__Required work__. Reproduce the text of the listing below line for line and unchanged, leaving out the pictures.

__Input material__.
━━━━━━━━

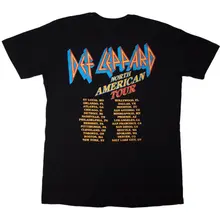 North American Tour thumbnail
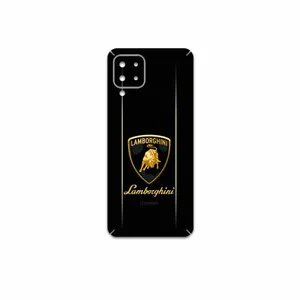 MAHOOT Lamborghini Cover Sticker for Samsung Galaxy A22 4G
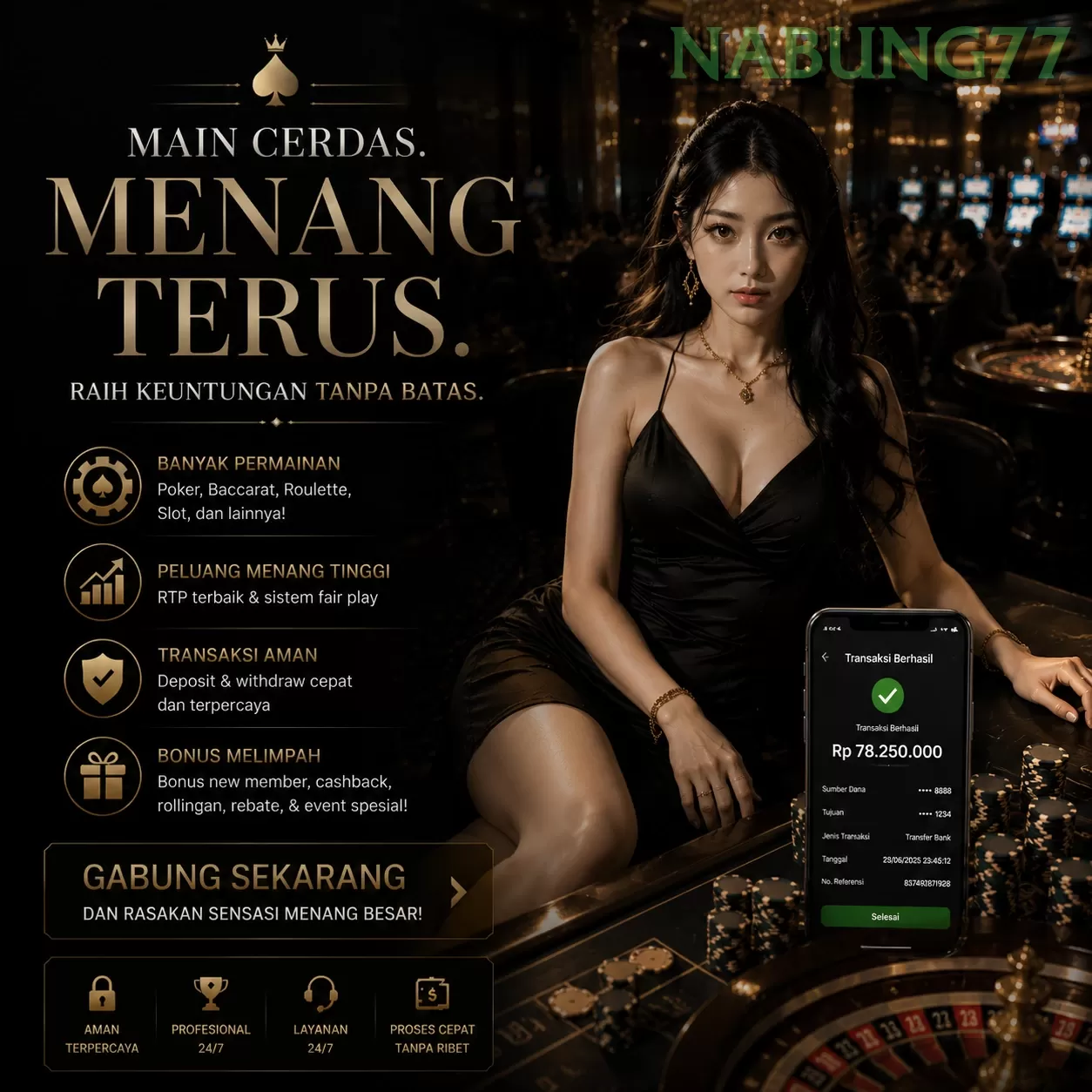 Main nabung77rt88q Menang Jackpot Besar
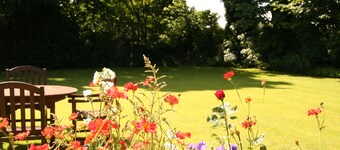 The Little Vicarage Holiday Cottage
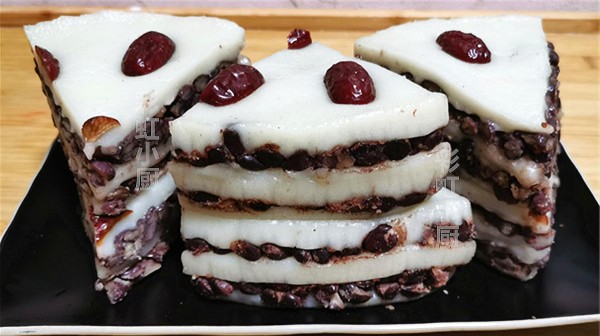 糯米粉最好吃的做法，无技巧无难度，软糯香甜更划算，冷热都好吃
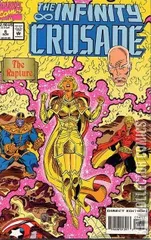 Cover for Infinity Crusade #6
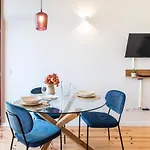 Central Studio W/ Ac, Views & Balcony By Lovelystay * Porto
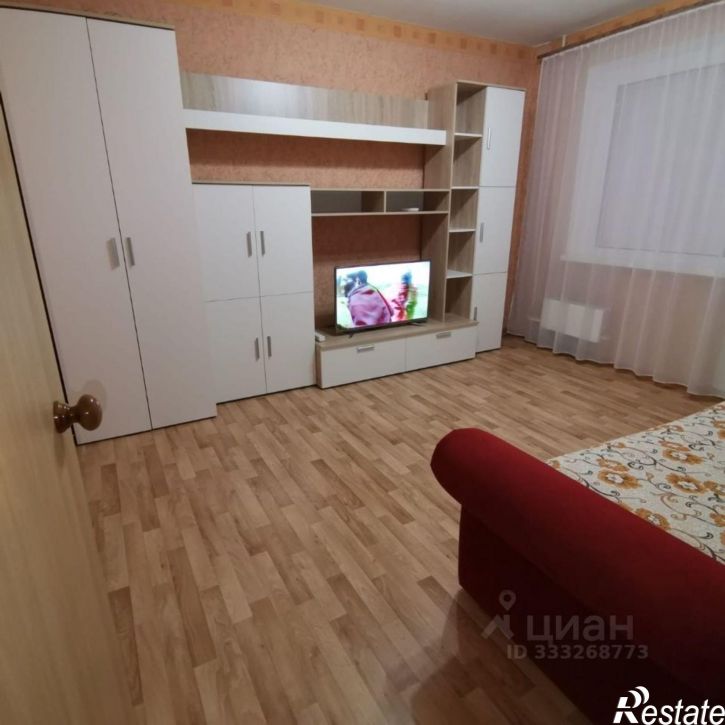 1-комн квартира пр-кт Дзержинского, 217,  д. 217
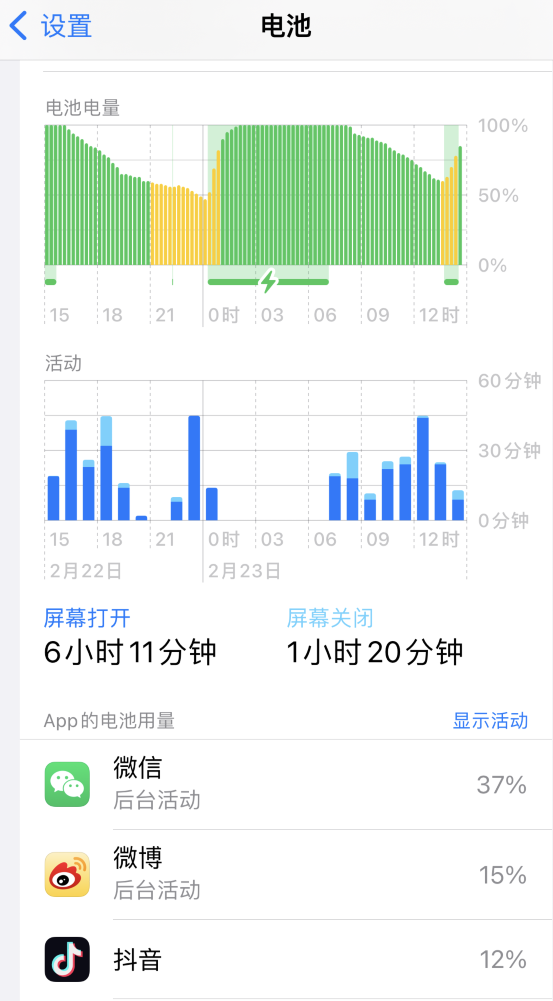 南溪苹果14维修分享如何延长 iPhone 14 的电池使用寿命 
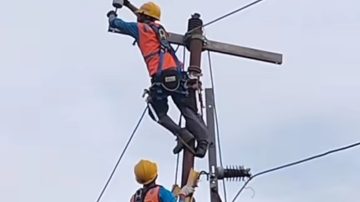 Nagekeo : Menepik Dimensi Kepentingan, Terang Listrik di Desa Terpencil ‎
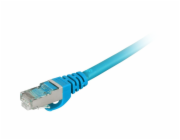 Patchkabel SFTP, RJ-45, mit Cat.7a Rohkabel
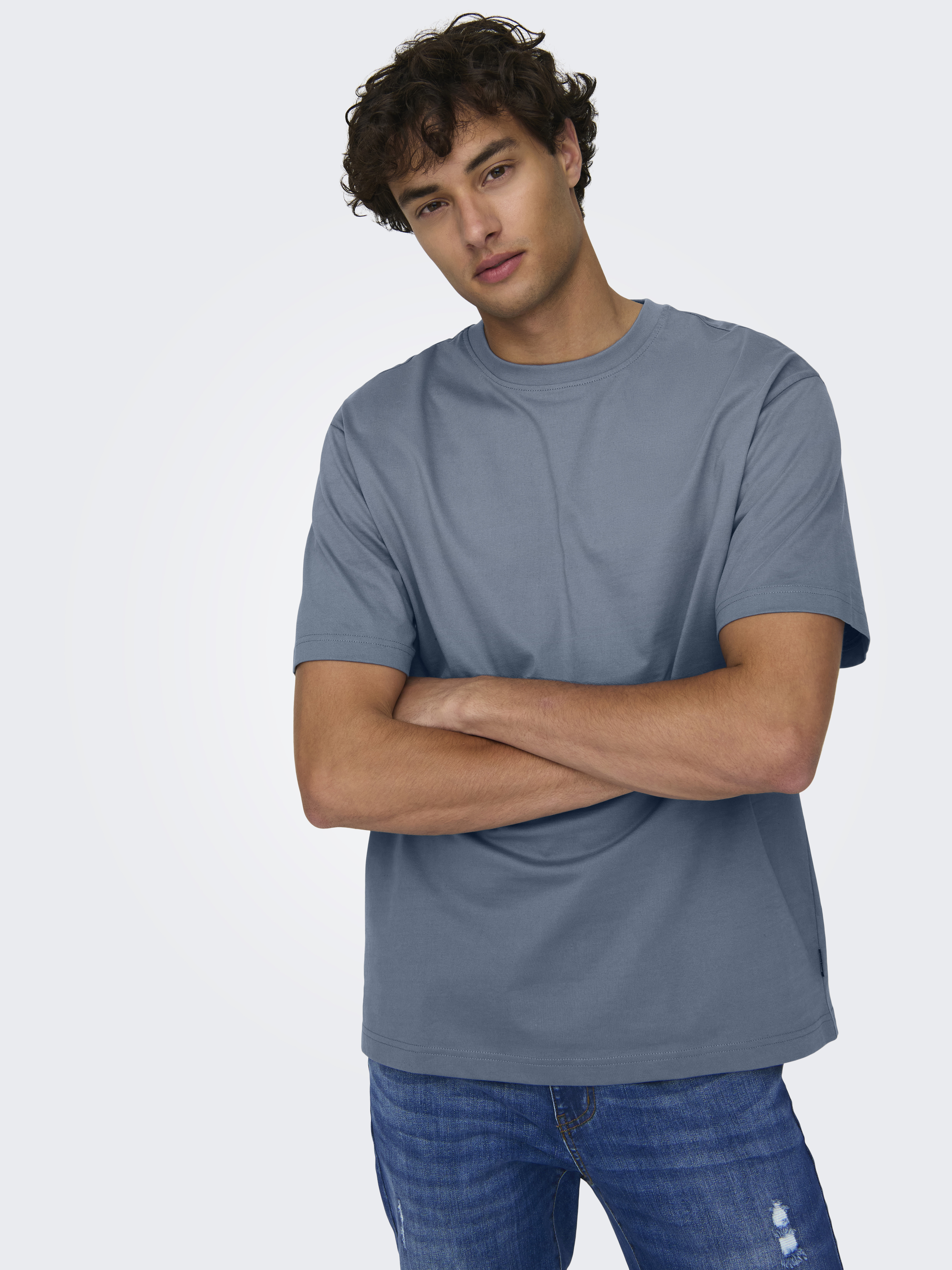 Only & Sons T-shirt FRED LIFE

━━━━━━━━

__Task response__.
 North American Tour thumbnail
 MAHOOT Lamborghini Cover Sticker for Samsung Galaxy A22 4G
 Main nabung77rt88q Menang Jackpot Besar
 The Little Vicarage Holiday Cottage
 糯米粉最好吃的做法，无技巧无难度，软糯香甜更划算，冷热都好吃
 Cover for Infinity Crusade #6
 Central Studio W/ Ac, Views & Balcony By Lovelystay * Porto
 1-комн квартира пр-кт Дзержинского, 217,  д. 217
 南溪苹果14维修分享如何延长 iPhone 14 的电池使用寿命 
 Nagekeo : Menepik Dimensi Kepentingan, Terang Listrik di Desa Terpencil ‎
 Patchkabel SFTP, RJ-45, mit Cat.7a Rohkabel
 Only & Sons T-shirt FRED LIFE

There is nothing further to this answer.